EXERCISES TO COMPLETE:
(a) Translate the sentence "Life-changing decisions sometimes disguise themselves." from the surgery post into Spanish.
(b) Please return, word for word, the part of the surgery post that opens with the words containing "But then there" and closes with "proceed with surgery.".
(c) According to the surgery post, what was surgery always intended to be?

THIS IS YOUR ONLY WARNING THAT THIS WILL BE GRAPHIC. I WANT TO BE FRANK ABOUT MY SITUATION AND THAT REQUIRES DISCUSSION OF BODILY FUNCTIONS.

Life-changing decisions sometimes disguise themselves. You make a choice that, without you realizing, will set the course of your future.

But then there are the times when there is no masquerade. You face a crossroads where the consequences of your choice are unmistakable. It’s difficult to wrap your head around.

I’ve made plenty of big decisions on my own before of both kinds, but electing to pursue a major surgery on my own will probably be the most important of my life. Granted, I really don’t have much choice at this point. I’ve exhausted most of my options, but even if the current treatment I’m receiving in the hospital is successful, I am going to elect to proceed with surgery.

This whole situation caught many people by surprise, but to those closest to me I don’t think this is a surprise at all. I have been dreading the idea of surgery since my doctor first presented as a solution long ago, and it was always intended as a last resort. He was just trying to be thorough in laying out all the options but so many before me with this disease have had success with other treatments that I didn’t think we would ever actually reach this juncture. One by one as I continued down the list of treatments over the past year my confidants have been aware of my private frustration with my inability to tackle this stupid condition.

DATA LISTING:
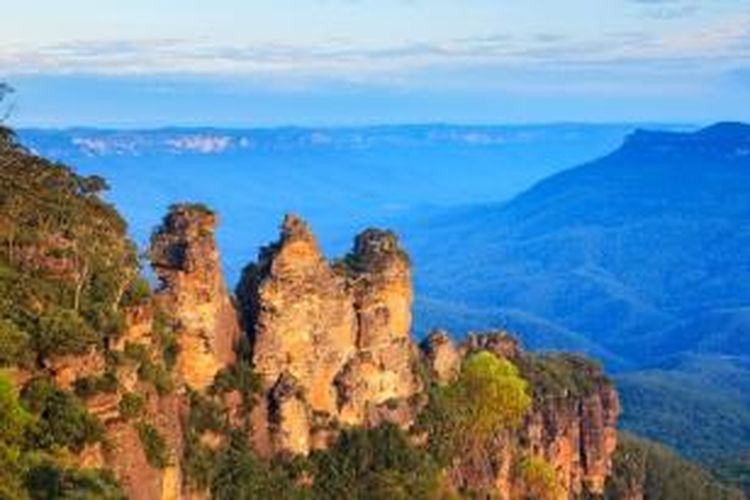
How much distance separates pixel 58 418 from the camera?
36.4m

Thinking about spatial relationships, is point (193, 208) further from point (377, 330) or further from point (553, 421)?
point (553, 421)

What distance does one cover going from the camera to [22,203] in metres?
47.7

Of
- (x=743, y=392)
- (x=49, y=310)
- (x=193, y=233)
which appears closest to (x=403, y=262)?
(x=193, y=233)

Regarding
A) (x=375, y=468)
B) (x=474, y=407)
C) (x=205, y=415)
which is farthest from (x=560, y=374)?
(x=205, y=415)

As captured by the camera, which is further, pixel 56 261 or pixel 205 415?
pixel 205 415

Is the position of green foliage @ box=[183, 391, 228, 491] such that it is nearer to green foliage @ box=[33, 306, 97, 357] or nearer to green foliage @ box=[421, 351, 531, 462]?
green foliage @ box=[33, 306, 97, 357]

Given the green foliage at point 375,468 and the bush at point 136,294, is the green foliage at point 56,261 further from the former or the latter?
the green foliage at point 375,468

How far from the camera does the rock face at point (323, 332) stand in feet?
175

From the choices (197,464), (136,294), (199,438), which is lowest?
(197,464)

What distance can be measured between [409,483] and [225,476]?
10263 millimetres

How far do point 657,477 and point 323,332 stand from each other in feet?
149

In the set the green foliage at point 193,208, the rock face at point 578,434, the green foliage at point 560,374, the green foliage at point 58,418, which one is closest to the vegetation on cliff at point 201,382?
the green foliage at point 58,418

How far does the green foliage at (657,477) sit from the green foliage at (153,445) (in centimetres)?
4702

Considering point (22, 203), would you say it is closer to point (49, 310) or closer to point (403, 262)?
point (49, 310)
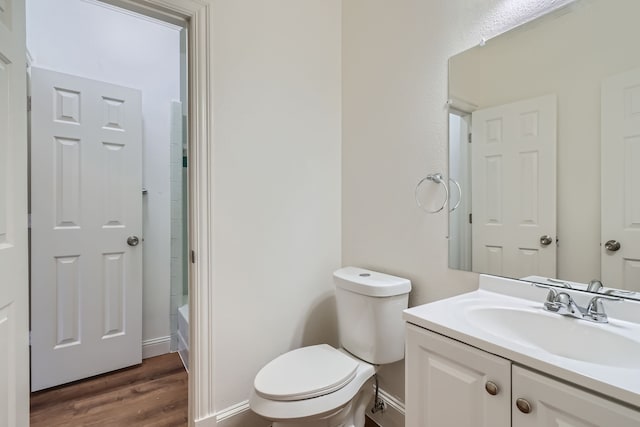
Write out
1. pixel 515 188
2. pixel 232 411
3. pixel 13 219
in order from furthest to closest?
pixel 232 411 → pixel 515 188 → pixel 13 219

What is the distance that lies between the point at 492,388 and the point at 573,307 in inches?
14.8

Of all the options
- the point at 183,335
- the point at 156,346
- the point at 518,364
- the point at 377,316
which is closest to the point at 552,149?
the point at 518,364

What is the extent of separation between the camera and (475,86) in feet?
3.88

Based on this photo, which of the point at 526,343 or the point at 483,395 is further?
the point at 526,343

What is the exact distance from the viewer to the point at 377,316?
4.25 ft

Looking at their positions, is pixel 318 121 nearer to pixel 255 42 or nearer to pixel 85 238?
pixel 255 42

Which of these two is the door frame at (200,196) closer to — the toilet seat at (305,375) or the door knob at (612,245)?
the toilet seat at (305,375)

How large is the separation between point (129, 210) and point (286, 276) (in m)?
1.27

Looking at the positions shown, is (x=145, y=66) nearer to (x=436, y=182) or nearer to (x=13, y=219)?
(x=13, y=219)

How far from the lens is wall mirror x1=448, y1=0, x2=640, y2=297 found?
2.82ft

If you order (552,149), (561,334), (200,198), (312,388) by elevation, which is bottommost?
(312,388)

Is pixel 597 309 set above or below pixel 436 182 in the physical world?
below

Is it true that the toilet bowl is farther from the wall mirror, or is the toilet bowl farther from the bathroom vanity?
the wall mirror

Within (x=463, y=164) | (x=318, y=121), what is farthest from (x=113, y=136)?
(x=463, y=164)
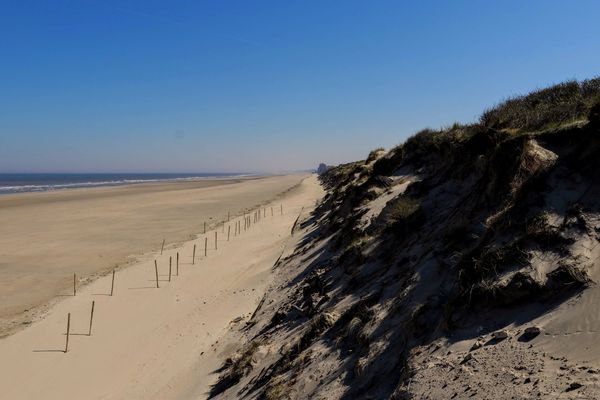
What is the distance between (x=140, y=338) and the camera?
47.8 feet

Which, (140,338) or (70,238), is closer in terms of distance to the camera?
(140,338)

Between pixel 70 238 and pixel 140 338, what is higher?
pixel 70 238

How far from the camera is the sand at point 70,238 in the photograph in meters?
22.1

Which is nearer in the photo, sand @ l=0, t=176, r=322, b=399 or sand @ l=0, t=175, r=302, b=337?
sand @ l=0, t=176, r=322, b=399

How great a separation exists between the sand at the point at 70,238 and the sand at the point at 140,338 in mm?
2384

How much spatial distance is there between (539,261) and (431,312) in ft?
4.99

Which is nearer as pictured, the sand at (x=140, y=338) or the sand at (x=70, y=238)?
the sand at (x=140, y=338)

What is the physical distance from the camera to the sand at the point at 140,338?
1138 centimetres

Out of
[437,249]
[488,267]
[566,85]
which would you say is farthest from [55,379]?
[566,85]

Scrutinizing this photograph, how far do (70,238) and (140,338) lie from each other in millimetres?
26699

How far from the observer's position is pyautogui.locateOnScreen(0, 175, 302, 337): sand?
22.1 meters

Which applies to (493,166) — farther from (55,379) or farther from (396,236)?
(55,379)

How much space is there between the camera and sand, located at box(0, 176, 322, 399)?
1138 centimetres

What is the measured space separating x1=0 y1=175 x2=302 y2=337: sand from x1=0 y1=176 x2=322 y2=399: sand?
238 centimetres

RESPONSES FOR EACH TASK:
(a) Las decisiones que cambian la vida a veces se disfrazan.

(b)
But then there are the times when there is no masquerade. You face a crossroads where the consequences of your choice are unmistakable. It’s difficult to wrap your head around.

I’ve made plenty of big decisions on my own before of both kinds, but electing to pursue a major surgery on my own will probably be the most important of my life. Granted, I really don’t have much choice at this point. I’ve exhausted most of my options, but even if the current treatment I’m receiving in the hospital is successful, I am going to elect to proceed with surgery.

(c) A last resort.